Friday 8 August 2008

Prom 30: Harlem TanzMuzik

I hope Michael Torke’s ‘Javelin’ is the last we’ll hear of the Olympics around here. Programmatic spun sugar soundtrack music with occasional podium fanfares. Agincourt from Henry V made pretty-pretty. It was timed at 8 minutes, or a bit more than 3000m, but seemed to take as long as a marathon. “The Ravel of his generation” the presenter called the composer. What generation would that be, I wonder? Not one I’ve so far belonged to, or would want to in whatever future I have left.

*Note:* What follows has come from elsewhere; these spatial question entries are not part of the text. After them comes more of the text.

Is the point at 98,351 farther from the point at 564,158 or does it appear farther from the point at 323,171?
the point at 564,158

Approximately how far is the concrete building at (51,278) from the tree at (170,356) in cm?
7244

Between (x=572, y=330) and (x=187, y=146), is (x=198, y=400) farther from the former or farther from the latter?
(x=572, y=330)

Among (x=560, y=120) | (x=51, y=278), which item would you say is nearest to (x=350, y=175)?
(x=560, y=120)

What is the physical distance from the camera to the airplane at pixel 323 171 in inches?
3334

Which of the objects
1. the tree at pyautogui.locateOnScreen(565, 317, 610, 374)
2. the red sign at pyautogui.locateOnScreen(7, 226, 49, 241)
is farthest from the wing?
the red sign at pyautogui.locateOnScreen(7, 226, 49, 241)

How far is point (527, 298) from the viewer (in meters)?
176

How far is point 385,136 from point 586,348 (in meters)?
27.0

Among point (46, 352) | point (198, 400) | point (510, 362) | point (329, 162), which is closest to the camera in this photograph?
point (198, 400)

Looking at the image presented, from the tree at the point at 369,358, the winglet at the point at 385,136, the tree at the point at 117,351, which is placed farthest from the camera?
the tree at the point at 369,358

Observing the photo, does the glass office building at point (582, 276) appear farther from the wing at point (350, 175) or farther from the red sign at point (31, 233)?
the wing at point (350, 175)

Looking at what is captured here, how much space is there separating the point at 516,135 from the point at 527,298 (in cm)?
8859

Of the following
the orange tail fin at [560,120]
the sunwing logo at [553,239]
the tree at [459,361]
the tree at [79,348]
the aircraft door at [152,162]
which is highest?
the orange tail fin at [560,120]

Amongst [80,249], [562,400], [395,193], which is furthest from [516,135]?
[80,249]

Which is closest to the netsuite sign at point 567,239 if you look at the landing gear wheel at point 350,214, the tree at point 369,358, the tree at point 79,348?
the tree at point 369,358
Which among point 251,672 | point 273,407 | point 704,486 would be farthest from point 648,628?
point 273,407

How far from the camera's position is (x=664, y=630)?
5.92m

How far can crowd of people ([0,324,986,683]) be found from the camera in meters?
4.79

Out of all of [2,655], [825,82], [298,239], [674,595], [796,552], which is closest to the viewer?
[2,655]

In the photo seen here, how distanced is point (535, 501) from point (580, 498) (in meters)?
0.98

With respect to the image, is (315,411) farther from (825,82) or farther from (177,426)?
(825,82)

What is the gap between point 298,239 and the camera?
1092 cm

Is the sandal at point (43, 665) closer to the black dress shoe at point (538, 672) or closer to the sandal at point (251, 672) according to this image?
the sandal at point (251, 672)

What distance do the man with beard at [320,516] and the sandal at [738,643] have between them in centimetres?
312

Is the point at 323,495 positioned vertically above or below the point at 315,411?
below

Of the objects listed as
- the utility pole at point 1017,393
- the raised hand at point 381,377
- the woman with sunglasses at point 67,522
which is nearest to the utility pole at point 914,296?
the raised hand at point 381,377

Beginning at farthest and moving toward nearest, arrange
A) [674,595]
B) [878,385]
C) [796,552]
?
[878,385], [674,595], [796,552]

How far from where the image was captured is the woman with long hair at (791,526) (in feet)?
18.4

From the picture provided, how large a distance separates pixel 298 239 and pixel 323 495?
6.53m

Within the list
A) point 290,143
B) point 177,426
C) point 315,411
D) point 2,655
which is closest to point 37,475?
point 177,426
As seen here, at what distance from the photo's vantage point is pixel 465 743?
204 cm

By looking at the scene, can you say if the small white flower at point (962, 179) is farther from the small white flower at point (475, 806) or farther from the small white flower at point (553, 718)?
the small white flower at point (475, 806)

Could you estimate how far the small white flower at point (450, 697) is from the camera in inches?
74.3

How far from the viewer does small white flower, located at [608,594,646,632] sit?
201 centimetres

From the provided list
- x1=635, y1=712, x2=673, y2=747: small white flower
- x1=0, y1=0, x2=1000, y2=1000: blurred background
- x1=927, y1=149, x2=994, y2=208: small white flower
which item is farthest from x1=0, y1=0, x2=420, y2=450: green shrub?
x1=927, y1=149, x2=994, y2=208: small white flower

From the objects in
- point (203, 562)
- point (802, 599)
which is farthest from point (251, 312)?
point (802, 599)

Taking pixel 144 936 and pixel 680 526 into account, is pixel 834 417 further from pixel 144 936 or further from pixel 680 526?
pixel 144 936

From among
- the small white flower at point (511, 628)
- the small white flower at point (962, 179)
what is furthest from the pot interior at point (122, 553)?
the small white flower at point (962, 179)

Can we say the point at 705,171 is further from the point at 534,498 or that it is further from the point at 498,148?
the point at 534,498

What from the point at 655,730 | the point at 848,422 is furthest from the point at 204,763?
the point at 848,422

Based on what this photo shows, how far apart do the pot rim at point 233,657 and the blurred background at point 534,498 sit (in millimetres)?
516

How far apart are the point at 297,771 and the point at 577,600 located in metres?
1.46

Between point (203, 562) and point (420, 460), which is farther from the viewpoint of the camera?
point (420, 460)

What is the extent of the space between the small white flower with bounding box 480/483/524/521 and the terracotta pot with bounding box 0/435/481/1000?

We might, the same presenter said, in a cloyingly sing-song tone have heard the influence of John Adams. We might, I’m damned if I could. Not even out of ‘The Chairman Dances’ which the BBC’s National Orchestra of Wales played with true Swing style, if not quite Adams’s. It had a foot-tapping joyfulness, if rather played on a single level, and even if it did get a little confused in places, it was truly enjoyable. And downright great fun.

In her interview, Han-na Chang displayed an unnervingly ‘New Age’, unsophisticated and somewhat confused conception of Bernstein’s ‘Three Meditations’, showing a total failure to grasp the difference between irony and sarcasm, and whatever role the emotion of ‘bitterness’ might have in either. That probably explains why despite the orchestra’s attempts to get in a little of the atmosphere of West Side Story or On The Town as Indian raga and her competent playing, all three failed to be emotionally convincing or inspiring. Clearly, the soloist and orchestra were just not on the same wavelength, which after that interview didn’t surprise me.

Bernstein got into Ellington’s Harlem, too. Or at least his ‘Prelude, Fugue and Riffs’ got into the first bars, along with a rather unnerving touch of Gershwin. This had to be Kristjan Jarvi, pushing it, surely. As must have been the few bars ‘tribute’ to ‘The Stripper’? It’s a long time since I last heard Harlem, but I don’t recall those being that marked.

As it did in the John Adams, it turned out that the BBCNOOW could swing very nicely indeed, but I have heard it, if not sounding quite so much pure Ellington as they did in places (which I really loved!) a little less derivative as it did at times. The soloists were superb, especially the five saxes, the percussionists tremendously vivacious. The band was really on a roll by the end. I think Ellington would have engaged the lot of them on the spot. Great fun, again.

The audience cheered and stamped—I’m not surprised—and were rewarded by a raucous encore with the band going absolutely wild. (To the extent I wish they’d been allowed to let their hair down like that earlier.) That was almost the best part of the concert.

(And then, someone in the R3 presenter's suite, who'd obviously been listening, decided to keep up the mood before the late-night jazz programme, which it made a trifle late starting, with an amazingly rollicking Rimsky Cappricio Espagnole for piano duo . . .it's on Linn CD—probably the only time I'll give a nod to hi-fi here!—but obviously you all probably missed it and it's worth a try.)

R3 (relay)

Prom 30: Michael Torke: Javelin; John Adams: The Chairman Dances; Bernstein: Three Meditations; Ellington: Harlem

I never, ever, want to hear that presenter (Geoffrey Smith?) again. He may not have meant to, but he sounded patronising, and none of us need to be reminded twice before and three times after short pieces, that a Prom concert is coming from the Albert Hall. I think, three weeks in and thirty concerts, we’ve all just about grasped that. Anyway, on radio, why does it matter? And each time, he was nearly overtaken by the conductor’s up beat before he’d finished talking, which, as you know, I hate. I didn't count the number of times he mentioned the bloody Olympics, but it was too many.